Posted: Mon Jan 05, 2004 5:34 pm
by mwong
JAM wrote:Haven't you seen the *.jpg image that opens 100's of windows in about 2½ seconds?
IE of course, but the scary thing is that you can't bypass it as the bad code is run though the IE's image parser showing the image...
I haven't! What's that?
Posted: Mon Jan 05, 2004 9:20 pm
by JAM
Sorry, can't remember where I found it (I been wanting to send that to some 'friends' more than a couple of times now).
It was just a plain image (it really was an image) that someone had manipulated in the sence that they added bits of code inside of it. When the image was viewed on the net as any ordinary image, Internet Explorer would duplicate itself.

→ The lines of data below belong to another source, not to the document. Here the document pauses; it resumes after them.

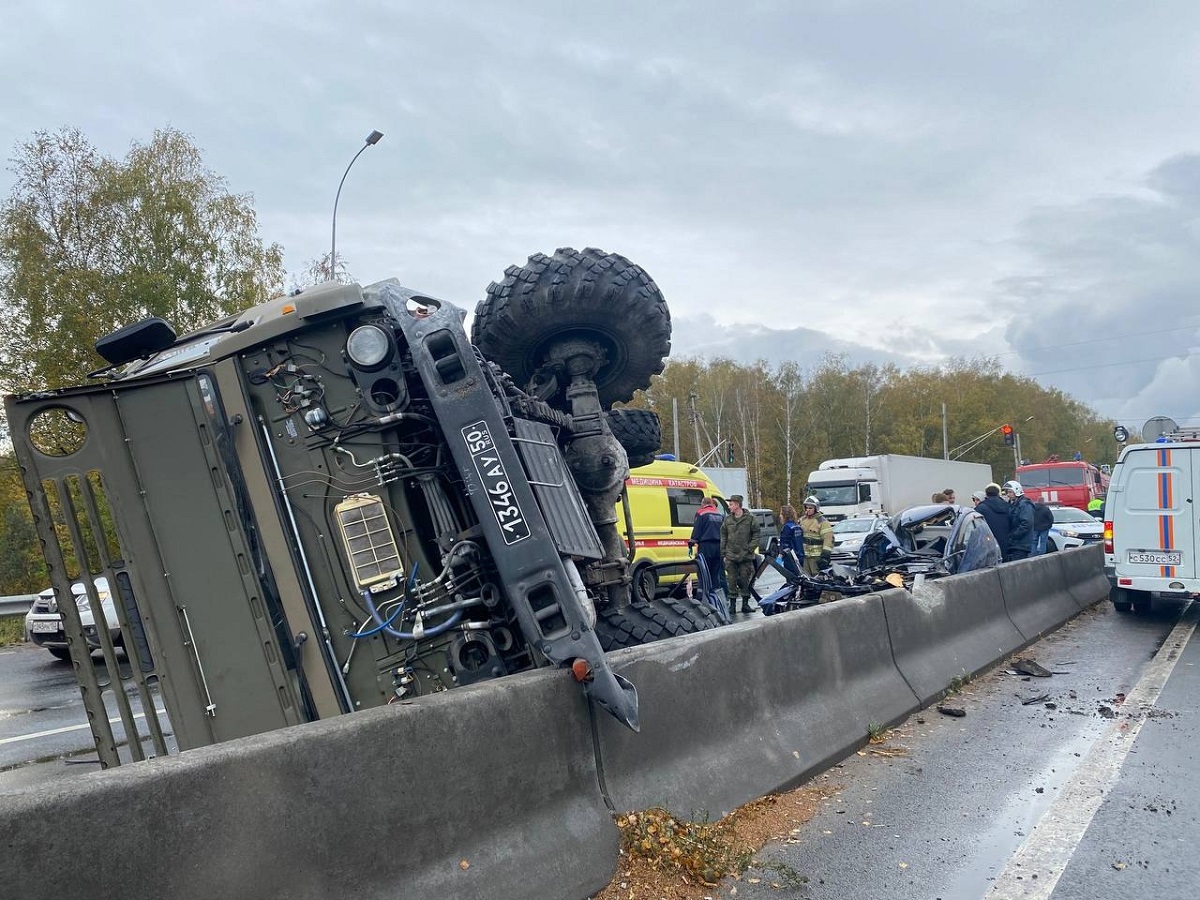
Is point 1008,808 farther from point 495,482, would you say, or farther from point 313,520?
point 313,520

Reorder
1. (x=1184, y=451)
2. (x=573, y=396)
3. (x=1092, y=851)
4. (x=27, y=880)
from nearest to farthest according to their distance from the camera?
(x=27, y=880)
(x=1092, y=851)
(x=573, y=396)
(x=1184, y=451)

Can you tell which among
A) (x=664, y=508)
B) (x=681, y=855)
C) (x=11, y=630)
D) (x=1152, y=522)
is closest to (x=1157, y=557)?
(x=1152, y=522)

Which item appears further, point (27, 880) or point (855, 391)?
point (855, 391)

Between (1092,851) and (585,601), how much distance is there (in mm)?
2274

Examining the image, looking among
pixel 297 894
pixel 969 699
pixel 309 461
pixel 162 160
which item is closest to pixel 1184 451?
pixel 969 699

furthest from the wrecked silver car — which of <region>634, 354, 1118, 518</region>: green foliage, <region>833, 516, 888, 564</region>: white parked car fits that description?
<region>634, 354, 1118, 518</region>: green foliage

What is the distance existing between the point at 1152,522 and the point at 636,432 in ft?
26.1

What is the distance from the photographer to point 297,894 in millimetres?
2508

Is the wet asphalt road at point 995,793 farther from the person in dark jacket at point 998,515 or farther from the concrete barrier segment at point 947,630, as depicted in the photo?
the person in dark jacket at point 998,515

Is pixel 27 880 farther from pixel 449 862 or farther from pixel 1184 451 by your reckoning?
pixel 1184 451

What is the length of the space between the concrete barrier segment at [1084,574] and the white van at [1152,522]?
0.57 m

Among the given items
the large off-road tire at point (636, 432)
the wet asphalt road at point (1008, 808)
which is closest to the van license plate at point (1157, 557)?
the wet asphalt road at point (1008, 808)

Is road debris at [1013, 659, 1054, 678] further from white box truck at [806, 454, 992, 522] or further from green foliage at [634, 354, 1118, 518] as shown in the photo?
green foliage at [634, 354, 1118, 518]

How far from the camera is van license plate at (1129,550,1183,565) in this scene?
11039mm
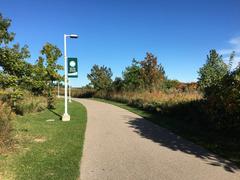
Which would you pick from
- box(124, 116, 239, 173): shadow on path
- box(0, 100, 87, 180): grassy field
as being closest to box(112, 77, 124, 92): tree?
box(124, 116, 239, 173): shadow on path

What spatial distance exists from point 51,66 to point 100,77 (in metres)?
24.2

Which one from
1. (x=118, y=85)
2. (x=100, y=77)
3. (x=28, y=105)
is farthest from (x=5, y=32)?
(x=100, y=77)

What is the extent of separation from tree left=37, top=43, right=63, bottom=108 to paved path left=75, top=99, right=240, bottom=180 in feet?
38.6

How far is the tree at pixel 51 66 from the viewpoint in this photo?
22.1 meters

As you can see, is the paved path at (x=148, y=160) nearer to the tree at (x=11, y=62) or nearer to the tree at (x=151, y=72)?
the tree at (x=11, y=62)

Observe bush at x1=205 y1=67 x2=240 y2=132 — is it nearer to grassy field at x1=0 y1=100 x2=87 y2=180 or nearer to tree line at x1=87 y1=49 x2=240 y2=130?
tree line at x1=87 y1=49 x2=240 y2=130

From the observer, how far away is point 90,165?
7074mm

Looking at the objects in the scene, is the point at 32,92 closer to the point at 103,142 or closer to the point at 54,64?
the point at 54,64

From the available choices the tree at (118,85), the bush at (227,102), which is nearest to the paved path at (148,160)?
the bush at (227,102)

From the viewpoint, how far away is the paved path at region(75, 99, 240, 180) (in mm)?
6312

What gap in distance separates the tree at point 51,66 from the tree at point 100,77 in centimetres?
2011

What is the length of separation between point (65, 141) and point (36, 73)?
32.3ft

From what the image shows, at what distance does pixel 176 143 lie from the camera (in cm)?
963

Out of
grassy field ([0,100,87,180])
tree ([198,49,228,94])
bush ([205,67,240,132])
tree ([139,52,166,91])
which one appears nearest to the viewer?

Extremely fast, and with a not so funny outcome as it used IE's internal imagehandling code.
"Internet Explorer of course..." you might say, but who knows... Mozilla the next time perhaps.
I think MS fixed that bug though, so even if the image is found you likely wouldn't notice it.
Posted: Tue Jan 06, 2004 1:57 am
by ceige
Ok, I finally got it to spit out some error messages for me to work off of.
Using this php line:
Code: Select all
echo unlink('path/file.jpg') ? "Deleted file." : "Failed to delete file.";
it returns:
Code: Select all
Warning: unlink(): SAFE MODE Restriction in effect. The script whose uid is 22152 is not allowed to access /home/virtual/site93/fst/home/chris/public_html/hardeman/family/thumbs owned by uid 48 in /home/virtual/site93/fst/home/chris/public_html/hardeman/delete.php on line 2
Failed to delete file.
Why does this happen?
How can I work around it?
Posted: Tue Jan 06, 2004 9:53 am
by redmonkey
Well, it means what it says on the tin!
Safe Mode is on and running UID checking. As for work arounds, has your PHP been compilied with FTP functions enabled?